The Manager is a crazy road-trip story about a girl who knows she can manage a boxer and a boxer who might have what it takes to make it big. Tina is the main character of The Manager, but the story is narrated by her younger sister, Ellie, who is protective of and exasperated by and mystified by her boxing-mad, headstrong, resentful sister. Tina is an achondroplastic dwarf, and she is angry about it. "And hers was not a feeble little stick-out-your-tongue sort of resentment, but a deep-seated, I'll-make-you-and-everyone-I-know-miserable-because-I'm-miserable kind of bitterness."

      Tina wants nothing more than to be noticed by their father who runs a boxing gym in Antigonish. She knows everything there is to know about boxing and helps train the young men who are hoping to fight professionally. The boxing gym needs to train a champion in order to succeed financially, but Tina doesn't think much of Ryan, the contender her father is banking on.

      An opportunity arises for Tina to go to Boston to have a brutal medical procedure that she hopes can make her taller. Ellie tries to talk her out of it, but Tina has been saving money for years for this procedure and is determined to go through with it. On the way to Boston, they stop at a friend of a friend's where they meet the very good-looking Jesse Mankiller and his manager, Paul. They go to Jesse's fight in Halifax where Paul suffers a heart attack. Tina is impressed with Jesse's skill and convinces him that he should continue his scheduled fights-which end up at Boston-with her as his manager.
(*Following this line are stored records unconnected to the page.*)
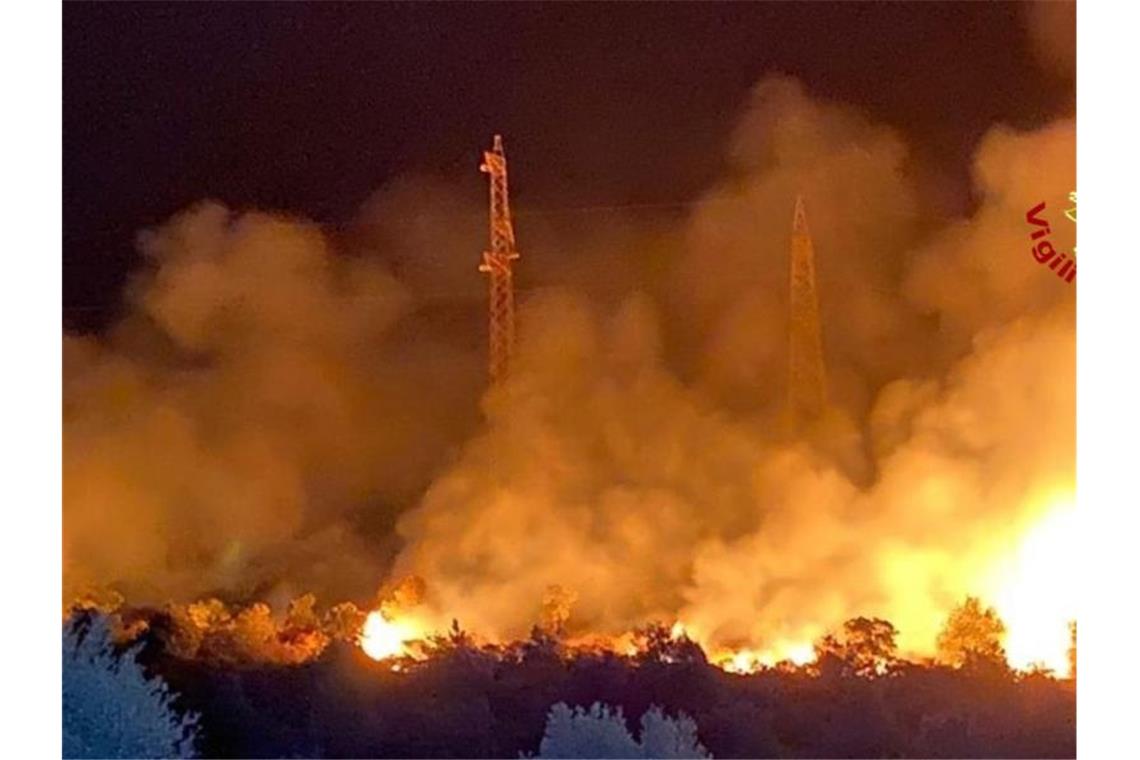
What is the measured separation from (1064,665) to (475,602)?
2.58 feet

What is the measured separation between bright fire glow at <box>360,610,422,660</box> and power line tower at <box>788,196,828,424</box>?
60 centimetres

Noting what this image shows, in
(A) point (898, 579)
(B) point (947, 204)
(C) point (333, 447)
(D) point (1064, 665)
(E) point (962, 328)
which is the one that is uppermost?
(B) point (947, 204)

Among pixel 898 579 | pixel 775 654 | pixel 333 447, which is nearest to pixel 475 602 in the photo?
pixel 333 447

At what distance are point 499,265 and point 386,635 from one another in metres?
0.53

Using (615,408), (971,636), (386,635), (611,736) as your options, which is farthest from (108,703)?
(971,636)

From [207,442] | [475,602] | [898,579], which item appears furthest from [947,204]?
[207,442]

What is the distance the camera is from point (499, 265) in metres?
1.90

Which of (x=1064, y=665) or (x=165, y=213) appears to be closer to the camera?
(x=1064, y=665)

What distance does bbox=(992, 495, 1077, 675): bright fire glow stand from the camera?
5.95 ft

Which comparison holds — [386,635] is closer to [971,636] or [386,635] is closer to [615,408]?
[615,408]

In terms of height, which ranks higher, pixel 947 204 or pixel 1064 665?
pixel 947 204

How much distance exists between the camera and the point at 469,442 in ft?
6.22

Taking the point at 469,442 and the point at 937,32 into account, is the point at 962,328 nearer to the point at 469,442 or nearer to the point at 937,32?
the point at 937,32
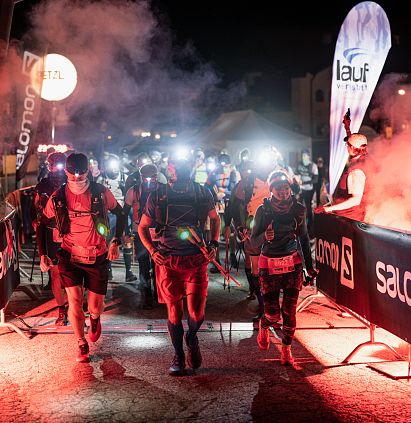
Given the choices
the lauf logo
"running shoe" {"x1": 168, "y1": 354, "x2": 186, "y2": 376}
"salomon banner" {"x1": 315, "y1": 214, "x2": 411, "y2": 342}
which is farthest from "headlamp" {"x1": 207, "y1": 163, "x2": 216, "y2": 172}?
"running shoe" {"x1": 168, "y1": 354, "x2": 186, "y2": 376}

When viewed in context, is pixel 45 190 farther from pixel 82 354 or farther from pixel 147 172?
pixel 82 354

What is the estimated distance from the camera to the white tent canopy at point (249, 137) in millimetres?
25562

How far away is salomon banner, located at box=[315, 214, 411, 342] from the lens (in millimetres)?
5078

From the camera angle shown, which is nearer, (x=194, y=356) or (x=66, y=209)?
(x=194, y=356)

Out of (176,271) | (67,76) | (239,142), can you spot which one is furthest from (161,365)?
(239,142)

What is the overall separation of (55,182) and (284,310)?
339 centimetres

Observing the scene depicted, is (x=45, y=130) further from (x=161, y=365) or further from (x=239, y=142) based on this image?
(x=161, y=365)

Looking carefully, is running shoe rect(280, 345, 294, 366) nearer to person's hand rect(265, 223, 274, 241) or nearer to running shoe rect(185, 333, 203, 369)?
running shoe rect(185, 333, 203, 369)

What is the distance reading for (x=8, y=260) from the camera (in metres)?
6.91

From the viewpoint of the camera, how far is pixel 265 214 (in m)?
5.97

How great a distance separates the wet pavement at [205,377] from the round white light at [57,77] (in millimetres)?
5882

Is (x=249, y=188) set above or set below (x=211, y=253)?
above

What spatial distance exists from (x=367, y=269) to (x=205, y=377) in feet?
5.73

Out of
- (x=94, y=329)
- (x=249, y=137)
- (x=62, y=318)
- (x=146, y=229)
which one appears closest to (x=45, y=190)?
(x=62, y=318)
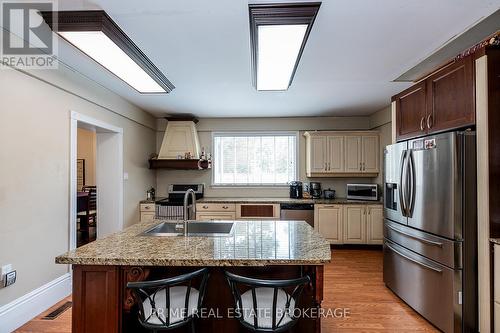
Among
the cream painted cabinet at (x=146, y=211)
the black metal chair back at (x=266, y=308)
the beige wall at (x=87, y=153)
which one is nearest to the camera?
the black metal chair back at (x=266, y=308)

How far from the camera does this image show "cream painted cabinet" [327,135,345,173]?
16.1 feet

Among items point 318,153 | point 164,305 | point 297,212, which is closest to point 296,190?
point 297,212

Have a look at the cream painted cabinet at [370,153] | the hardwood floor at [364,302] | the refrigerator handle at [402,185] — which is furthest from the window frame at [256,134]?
the refrigerator handle at [402,185]

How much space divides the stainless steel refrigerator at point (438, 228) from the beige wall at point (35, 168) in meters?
3.51

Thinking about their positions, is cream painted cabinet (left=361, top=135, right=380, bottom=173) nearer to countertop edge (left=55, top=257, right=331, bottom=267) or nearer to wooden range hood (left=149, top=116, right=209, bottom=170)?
wooden range hood (left=149, top=116, right=209, bottom=170)

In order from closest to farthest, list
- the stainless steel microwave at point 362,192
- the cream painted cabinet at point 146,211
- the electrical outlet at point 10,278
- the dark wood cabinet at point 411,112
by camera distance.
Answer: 1. the electrical outlet at point 10,278
2. the dark wood cabinet at point 411,112
3. the cream painted cabinet at point 146,211
4. the stainless steel microwave at point 362,192

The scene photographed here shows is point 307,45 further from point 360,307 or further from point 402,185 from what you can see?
point 360,307

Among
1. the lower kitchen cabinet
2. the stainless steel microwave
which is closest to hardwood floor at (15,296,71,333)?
the lower kitchen cabinet

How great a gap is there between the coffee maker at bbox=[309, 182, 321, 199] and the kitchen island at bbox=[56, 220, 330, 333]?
321cm

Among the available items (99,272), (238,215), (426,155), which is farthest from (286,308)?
(238,215)

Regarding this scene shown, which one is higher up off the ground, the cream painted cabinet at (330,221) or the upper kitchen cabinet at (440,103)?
the upper kitchen cabinet at (440,103)

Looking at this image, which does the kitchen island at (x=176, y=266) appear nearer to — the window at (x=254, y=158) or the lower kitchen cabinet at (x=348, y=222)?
the lower kitchen cabinet at (x=348, y=222)

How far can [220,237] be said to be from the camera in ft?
6.82

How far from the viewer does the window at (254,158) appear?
17.6 feet
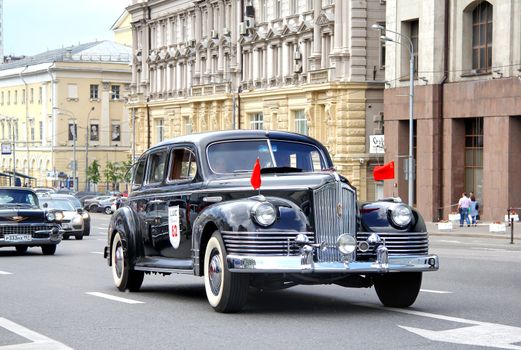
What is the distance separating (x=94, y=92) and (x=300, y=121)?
57.8 meters

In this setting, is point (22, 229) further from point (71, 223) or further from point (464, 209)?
point (464, 209)

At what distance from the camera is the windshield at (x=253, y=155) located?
A: 51.1 ft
      Jesse, Tina and Ellie head out on the road to Boston. They run into some scary Irish mobsters and an eccentric family of hillbillies. Jesse has family troubles that make him turn around to go home. Through it all, Tina remains determined and focused on her goal. When Jesse finally makes it to the championship fight in Boston, his opponent is Ryan, Tina's father's boxer. Jesse cares enough for Tina that he is willing to throw the fight in order to save her father's gym, but Tina comes up with a better idea: Jesse wins the fight and makes her father his permanent manager. The validation of winning the fight, saving her father's gym, and getting the guy makes Tina decide not to go ahead with the medical procedure.

      The Manager is, by turns, heartbreakingly tender and slapstick funny. Tina and Jesse are both powerful characters, entertaining and compelling to watch as they passionately fight the cards life has dealt them. Ellie's compassionate but opinionated voice is the perfect way for readers to enjoy the humour in the situations the characters get themselves into while still allowing readers to care deeply about both of them.

      Stellings' writing is vivid and fast-paced, the plot full of unexpected turns with a satisfying denouement. She deftly evokes the 1979 rural east-coast setting and convincingly recreates the bloody, smelly world of boxing.

      The Manager will definitely appeal to boxing fans, but it has a much wider audience. Anyone who appreciates Susan Juby's quirky brand of humour will want to try Caroline Stellings, and readers who like strong characters and interesting character studies will want to meet Tina MacKenzie.

Highly Recommended.

Kim Aippersbach, a writer, editor, and mother of three, lives in Vancouver, BC.